Com’è noto, la sentenza contestata è quella del collegio presieduto dal giudice Raffaele Maria de Lipsis che, accogliendo il ricorso di Gennuso, annullò le elezioni regionali a Siracusa facendo poi rivotare e favorendo così l’elezione di Gennuso. Questi ha già avuto modo di rigettare l’accusa, sostenendo di non avere mai conosciuto il giudice del consiglio di giustizia amministrativa e di avere avuto soltanto rapporti con il suoi legali difensori, Piero Amara e Giuseppe Calafiore. Ma sono proprio i due avvocati protagonisti di  “Sistema Siracusa” che lo tirano in ballo chiarendo ai pm romani che la corruzione del ci sarebbe stata raccontando nel dettaglio il contatto con il presidente del Cga «In una prima fase – confessa Amara ai pm nell’interrogatorio del 5 ottobre – avevamo dubitato della capacità di Caruso di incidere effettivamente su De Lipsis poiché la prima decisione del Cga fu disporre il riconteggio delle schede». Ed è in questo periodo che subentra l’episodio delle cosiddette schede elettorali sparite. E, non potendo più avvenire il riscontro, il Cga dispose la ripetizione del voto. L’ operatore giudiziario, accusato di aver trafugato e distrutto le schede sostiene che andarono distrutte in un allagamento il 20 novembre 2013. Caruso (, racconta Amara, «è ritornato alla carica». E dunque fu condivisa «l’idea di consegnare a Caruso (ex giudice della Corte dei conti) il denaro richiesto per la corruzione di De Lipsis». Quantificato in «una somma di circa 20-30mila euro» che, ricostruisce l’avvocato, fu Calafiore a consegnare all’ex giudice della Corte dei conti.  In un successivo interrogatorio, il 7 luglio 2018, Calafiore è più preciso su cifre e luoghi: «Gennuso mi ha consegnato una prima volta a Roma la somma di 40mila euro, che io diedi ad Amara e che lui diede a Caruso. Una seconda volta la somma di 40mila euro se non erro in un’area di servizio vicino Taormina, somma che io consegnai a Caruso a Roma. Caruso mi confermò di avere ricevuto la precedente somma da parte di Amara».

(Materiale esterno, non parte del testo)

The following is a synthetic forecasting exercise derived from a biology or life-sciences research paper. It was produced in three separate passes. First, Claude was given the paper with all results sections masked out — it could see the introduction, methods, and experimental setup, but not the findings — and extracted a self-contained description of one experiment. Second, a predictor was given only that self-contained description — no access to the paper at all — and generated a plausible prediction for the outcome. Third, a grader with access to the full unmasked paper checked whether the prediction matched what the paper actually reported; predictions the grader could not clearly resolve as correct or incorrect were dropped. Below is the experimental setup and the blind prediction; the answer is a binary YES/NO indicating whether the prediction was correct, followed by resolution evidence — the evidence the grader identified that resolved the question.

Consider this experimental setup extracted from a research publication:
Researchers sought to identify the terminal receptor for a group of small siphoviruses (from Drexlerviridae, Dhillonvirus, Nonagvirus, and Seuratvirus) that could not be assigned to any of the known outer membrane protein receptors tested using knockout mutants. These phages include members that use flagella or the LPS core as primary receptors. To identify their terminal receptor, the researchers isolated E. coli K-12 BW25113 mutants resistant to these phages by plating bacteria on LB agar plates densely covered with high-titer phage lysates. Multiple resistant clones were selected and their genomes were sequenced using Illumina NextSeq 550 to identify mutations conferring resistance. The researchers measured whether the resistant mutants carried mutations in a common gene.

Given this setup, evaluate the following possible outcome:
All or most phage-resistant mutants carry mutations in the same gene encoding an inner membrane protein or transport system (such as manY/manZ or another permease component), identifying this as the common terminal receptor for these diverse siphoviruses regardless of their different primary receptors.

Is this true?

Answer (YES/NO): NO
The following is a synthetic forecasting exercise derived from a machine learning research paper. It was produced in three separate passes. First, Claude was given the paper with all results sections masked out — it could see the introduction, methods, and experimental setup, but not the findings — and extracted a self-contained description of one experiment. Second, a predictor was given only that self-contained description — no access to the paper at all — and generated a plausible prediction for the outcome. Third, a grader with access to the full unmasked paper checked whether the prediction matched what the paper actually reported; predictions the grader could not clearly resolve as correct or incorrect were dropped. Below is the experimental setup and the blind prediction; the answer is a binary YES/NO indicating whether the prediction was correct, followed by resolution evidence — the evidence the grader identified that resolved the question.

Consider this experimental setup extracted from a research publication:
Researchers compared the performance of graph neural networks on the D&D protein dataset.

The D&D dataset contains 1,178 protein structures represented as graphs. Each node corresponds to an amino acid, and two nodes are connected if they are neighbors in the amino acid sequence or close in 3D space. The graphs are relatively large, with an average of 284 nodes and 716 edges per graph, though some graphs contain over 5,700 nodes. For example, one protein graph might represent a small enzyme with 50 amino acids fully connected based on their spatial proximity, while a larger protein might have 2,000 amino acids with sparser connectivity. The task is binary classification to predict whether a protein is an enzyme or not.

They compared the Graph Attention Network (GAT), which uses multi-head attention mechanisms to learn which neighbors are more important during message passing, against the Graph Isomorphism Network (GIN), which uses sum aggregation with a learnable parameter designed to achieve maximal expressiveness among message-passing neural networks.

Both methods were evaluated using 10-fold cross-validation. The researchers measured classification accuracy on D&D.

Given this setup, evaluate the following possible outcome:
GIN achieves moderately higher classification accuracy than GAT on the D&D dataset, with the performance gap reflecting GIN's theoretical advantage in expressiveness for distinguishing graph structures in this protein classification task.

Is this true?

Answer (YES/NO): YES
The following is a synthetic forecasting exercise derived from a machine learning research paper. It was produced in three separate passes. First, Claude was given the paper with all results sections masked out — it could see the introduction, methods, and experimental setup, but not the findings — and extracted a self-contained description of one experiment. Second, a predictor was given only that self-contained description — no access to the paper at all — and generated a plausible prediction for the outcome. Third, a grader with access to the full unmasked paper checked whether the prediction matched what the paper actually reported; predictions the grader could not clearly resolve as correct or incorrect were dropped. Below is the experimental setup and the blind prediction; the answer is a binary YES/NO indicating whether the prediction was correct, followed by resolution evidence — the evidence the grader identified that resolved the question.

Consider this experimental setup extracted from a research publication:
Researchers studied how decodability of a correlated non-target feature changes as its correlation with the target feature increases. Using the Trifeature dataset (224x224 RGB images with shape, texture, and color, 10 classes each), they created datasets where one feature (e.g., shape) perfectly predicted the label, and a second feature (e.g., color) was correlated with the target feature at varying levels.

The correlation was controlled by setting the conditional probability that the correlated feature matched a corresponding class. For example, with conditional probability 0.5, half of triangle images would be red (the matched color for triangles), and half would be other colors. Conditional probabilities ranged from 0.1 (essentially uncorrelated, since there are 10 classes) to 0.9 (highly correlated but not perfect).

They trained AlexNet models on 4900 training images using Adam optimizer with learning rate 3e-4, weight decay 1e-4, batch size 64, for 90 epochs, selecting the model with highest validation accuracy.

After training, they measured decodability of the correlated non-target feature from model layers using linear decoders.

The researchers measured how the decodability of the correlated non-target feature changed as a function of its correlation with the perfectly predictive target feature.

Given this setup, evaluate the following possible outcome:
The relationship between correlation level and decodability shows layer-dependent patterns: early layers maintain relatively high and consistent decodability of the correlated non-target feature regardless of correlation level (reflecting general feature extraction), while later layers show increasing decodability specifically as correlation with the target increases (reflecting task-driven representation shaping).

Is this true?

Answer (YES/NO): NO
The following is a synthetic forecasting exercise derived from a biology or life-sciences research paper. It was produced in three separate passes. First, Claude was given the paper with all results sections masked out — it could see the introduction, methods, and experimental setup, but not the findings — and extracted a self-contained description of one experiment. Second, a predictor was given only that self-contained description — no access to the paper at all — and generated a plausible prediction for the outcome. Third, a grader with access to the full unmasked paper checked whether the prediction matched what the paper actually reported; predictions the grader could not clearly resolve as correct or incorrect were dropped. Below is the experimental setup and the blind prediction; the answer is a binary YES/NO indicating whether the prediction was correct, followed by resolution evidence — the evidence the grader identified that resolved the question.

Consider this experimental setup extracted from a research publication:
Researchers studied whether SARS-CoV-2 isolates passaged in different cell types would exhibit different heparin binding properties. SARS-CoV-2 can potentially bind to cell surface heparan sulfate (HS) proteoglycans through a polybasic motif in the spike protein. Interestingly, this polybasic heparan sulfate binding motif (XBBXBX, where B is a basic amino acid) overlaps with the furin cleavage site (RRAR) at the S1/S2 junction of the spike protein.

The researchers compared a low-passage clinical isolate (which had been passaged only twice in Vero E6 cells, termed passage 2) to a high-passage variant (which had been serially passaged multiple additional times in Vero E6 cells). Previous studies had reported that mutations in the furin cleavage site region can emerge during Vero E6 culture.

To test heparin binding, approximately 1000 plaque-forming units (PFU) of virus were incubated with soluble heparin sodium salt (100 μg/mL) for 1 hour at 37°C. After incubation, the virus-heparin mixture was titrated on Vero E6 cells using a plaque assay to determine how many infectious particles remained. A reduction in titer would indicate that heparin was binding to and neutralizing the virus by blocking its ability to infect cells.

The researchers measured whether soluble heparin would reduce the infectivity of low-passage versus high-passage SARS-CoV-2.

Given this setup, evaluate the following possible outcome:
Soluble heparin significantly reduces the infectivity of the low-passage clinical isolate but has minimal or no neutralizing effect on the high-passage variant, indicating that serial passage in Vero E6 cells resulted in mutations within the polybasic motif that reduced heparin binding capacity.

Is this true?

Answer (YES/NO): YES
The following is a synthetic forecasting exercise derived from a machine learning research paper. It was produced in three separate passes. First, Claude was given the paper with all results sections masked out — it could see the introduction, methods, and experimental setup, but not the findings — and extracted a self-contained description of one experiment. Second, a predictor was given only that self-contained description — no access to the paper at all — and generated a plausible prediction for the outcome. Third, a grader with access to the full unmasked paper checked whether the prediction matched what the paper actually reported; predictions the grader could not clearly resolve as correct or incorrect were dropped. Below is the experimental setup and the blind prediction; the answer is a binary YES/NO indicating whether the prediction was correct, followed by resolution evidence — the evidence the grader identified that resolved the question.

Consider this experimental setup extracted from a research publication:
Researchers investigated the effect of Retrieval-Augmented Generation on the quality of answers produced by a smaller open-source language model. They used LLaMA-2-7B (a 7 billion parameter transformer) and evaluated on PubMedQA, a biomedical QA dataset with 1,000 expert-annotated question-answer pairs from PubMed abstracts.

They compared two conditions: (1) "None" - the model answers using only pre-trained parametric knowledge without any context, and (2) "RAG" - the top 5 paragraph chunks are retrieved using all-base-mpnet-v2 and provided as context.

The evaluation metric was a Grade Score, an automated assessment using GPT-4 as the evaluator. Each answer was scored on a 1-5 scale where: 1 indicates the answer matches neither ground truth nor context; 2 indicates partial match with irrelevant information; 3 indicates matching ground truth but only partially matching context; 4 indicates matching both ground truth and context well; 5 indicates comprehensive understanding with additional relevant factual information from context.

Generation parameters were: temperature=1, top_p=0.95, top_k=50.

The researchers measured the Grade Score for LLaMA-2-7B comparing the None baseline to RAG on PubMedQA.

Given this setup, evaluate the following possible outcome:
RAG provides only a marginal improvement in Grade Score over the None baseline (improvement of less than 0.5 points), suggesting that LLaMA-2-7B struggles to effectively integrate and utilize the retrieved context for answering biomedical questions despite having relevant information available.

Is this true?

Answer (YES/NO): NO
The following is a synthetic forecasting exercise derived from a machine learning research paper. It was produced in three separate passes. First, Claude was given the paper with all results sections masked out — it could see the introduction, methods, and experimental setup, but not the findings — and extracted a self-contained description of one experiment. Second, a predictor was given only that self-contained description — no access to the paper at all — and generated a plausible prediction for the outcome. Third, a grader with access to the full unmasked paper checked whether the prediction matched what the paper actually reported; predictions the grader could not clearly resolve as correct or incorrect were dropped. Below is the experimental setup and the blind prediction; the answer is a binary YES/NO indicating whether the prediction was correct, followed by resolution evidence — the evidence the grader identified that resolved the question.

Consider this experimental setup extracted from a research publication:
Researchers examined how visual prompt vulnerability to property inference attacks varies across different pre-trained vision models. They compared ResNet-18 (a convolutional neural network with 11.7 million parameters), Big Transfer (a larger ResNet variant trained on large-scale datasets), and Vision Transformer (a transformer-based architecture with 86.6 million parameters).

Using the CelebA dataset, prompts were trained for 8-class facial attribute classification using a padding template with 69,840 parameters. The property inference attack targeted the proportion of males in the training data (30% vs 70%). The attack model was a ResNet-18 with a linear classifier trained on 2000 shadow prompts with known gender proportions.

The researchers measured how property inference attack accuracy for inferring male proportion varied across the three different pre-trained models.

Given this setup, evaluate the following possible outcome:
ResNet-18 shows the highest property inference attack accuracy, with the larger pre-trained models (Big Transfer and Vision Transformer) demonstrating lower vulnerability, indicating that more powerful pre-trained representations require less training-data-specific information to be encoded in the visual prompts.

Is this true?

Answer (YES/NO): YES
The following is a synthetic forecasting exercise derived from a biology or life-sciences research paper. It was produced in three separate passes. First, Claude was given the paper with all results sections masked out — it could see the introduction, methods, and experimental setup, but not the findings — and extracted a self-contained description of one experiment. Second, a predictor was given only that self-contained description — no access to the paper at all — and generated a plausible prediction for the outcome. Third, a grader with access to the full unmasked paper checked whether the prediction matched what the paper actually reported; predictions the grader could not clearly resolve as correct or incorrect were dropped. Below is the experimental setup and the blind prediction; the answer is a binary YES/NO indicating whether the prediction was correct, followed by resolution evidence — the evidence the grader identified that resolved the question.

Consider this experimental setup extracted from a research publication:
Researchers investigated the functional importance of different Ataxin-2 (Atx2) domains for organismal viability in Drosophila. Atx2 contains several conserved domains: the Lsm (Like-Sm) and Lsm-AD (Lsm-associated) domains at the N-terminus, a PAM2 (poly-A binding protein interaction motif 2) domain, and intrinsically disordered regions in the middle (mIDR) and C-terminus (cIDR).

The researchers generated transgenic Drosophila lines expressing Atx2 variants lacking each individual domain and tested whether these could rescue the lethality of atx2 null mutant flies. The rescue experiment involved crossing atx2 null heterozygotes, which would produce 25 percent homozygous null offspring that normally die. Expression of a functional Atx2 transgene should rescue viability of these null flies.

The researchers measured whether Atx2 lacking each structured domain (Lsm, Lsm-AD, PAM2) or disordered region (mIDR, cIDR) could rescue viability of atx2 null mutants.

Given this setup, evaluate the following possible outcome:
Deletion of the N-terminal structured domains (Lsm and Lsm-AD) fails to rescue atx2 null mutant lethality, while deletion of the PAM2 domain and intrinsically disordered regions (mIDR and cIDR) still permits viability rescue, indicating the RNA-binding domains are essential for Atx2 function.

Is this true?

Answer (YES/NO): NO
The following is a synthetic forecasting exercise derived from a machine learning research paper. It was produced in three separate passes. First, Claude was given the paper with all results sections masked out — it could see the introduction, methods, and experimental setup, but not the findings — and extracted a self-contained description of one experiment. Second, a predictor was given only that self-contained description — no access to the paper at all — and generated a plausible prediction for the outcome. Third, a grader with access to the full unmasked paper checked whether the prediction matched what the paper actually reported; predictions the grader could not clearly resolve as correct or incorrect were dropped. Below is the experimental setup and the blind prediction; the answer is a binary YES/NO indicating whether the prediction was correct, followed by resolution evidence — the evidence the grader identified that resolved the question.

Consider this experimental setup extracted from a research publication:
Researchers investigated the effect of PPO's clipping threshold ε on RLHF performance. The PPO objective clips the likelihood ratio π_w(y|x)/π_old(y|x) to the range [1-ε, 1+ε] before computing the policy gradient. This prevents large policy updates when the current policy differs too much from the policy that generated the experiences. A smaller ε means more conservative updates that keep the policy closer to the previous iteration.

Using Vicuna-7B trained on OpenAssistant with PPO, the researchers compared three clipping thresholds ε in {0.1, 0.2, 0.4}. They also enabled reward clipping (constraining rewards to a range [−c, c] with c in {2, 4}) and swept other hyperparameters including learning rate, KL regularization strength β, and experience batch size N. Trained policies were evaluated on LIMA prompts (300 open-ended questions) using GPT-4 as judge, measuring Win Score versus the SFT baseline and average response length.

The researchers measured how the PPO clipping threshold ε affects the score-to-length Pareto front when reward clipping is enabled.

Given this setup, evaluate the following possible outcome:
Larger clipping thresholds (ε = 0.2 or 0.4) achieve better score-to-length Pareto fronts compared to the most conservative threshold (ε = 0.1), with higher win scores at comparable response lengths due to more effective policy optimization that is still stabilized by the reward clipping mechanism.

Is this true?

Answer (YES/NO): NO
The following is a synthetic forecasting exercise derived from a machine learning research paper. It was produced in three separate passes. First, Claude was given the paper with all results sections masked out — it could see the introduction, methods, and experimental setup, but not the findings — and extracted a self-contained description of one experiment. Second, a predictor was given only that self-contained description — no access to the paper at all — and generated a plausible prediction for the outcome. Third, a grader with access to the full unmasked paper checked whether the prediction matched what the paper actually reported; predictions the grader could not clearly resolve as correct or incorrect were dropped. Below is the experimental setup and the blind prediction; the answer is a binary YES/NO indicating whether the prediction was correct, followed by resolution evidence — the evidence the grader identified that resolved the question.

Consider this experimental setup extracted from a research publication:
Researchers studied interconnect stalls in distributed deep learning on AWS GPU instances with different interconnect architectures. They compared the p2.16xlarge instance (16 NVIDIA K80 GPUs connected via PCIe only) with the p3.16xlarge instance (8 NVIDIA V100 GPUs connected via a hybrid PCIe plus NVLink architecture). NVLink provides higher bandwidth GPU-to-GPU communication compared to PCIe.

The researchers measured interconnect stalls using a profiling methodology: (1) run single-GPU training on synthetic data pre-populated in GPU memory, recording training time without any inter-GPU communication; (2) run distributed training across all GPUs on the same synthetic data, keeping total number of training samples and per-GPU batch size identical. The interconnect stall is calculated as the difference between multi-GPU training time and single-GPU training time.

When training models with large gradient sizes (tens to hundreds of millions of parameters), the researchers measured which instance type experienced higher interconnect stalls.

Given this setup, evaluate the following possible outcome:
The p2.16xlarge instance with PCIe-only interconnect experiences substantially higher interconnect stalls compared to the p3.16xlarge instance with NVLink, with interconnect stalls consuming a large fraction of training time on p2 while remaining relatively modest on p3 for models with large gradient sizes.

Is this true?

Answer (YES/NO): YES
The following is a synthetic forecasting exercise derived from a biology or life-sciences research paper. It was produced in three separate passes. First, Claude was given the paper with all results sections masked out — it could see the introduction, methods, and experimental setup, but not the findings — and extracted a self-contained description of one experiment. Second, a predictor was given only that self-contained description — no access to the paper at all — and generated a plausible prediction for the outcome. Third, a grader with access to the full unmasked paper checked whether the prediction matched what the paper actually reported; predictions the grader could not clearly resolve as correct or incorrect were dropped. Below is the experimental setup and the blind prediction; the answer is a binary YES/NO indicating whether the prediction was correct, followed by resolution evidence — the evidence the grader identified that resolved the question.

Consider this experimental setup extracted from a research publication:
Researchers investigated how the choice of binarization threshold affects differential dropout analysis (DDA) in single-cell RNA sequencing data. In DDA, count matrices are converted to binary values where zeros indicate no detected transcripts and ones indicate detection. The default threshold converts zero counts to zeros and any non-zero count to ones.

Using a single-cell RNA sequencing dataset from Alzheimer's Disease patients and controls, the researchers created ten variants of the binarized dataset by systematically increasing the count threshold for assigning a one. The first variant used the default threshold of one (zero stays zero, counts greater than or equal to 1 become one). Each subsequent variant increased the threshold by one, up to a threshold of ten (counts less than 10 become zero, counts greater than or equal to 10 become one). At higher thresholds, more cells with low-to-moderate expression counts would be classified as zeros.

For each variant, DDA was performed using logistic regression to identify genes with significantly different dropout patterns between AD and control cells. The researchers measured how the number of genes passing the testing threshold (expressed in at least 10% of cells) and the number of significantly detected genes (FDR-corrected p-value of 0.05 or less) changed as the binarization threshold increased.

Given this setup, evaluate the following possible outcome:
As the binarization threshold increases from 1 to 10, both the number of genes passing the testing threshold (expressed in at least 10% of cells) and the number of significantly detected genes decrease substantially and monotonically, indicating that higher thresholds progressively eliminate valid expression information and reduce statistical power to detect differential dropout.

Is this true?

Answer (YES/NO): YES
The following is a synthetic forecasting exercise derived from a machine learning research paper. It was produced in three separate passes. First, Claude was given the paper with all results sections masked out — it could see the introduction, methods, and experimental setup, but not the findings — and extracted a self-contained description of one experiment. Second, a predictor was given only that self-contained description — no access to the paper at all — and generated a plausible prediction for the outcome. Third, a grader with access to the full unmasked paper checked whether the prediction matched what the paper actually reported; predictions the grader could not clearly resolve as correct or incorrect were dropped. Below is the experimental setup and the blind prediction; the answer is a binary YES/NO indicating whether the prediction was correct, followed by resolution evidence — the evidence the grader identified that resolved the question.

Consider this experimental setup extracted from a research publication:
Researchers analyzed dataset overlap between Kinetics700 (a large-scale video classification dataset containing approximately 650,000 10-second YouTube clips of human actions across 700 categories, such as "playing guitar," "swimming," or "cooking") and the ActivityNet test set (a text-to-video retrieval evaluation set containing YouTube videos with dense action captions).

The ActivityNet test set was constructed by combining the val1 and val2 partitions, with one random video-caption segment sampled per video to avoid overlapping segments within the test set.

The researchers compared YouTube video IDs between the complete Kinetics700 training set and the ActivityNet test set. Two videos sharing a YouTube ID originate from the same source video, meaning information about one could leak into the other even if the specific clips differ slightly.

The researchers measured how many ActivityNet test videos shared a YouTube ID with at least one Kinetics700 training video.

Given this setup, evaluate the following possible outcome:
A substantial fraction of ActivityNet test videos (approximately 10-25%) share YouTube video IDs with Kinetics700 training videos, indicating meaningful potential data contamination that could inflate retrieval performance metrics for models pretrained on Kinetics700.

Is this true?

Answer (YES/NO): NO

Insomma, la tela viene tessuta e s’intreccia da Roma a Siracusa dove è, appunto, in corso il processo per le schede sparite,  che è ripartito ieri mattina dopo la nomina di un nuovo giudice, il dott. Salvatore Cavallaro, presidente di sezione che ha riavviato l’istruttoria dibattimentale partendo dall’esame di un verbalizzante, l’ispettore della polizia di Stato, Carmelo Carbonaro, in servizio alla sezione di polizia giudiziaria della Procura aretusea. Il teste ha riferito sulle indagini eseguite all’9indomani dell’avvio delle indagini sulla presunta sparizione di una parte delle schede elettorali. Ha riferito di avere interrogato l’autista del tribunale che rese una prima versione sostenendo che le schede fossero finite nella rete fognaria. Successivamente, però, disse che soltanto alcune fossero andate distrutte. La difesa dell’imputato ha, invece, sempre sostenuto che quelle schede non siano mai state né distrutte né sparite ma si trovassero sempre negli stessi archivi. L’ispettore Carbonaro ha anche riferito in aula su alcune intercettazioni eseguite in quella vicenda facendo riferimento a  una conversazione telefonica in cui l’ex parlamentare regionale Pippo Gianni si lamentava di quanto fosse accaduto in quella circostanza e del modo in cui avesse perduto la titolarità dello scranno all’Ars.

L’istruttoria dibattimentale prosegue adesso a ritmo serrato. La prossima udienza, infatti, è stata programmata per la prossima settimana per sentire altri 3 testi citati dalla pubblica accusa. Poi si andrà al 10 aprile per proseguire con l’esame di altri testimoni.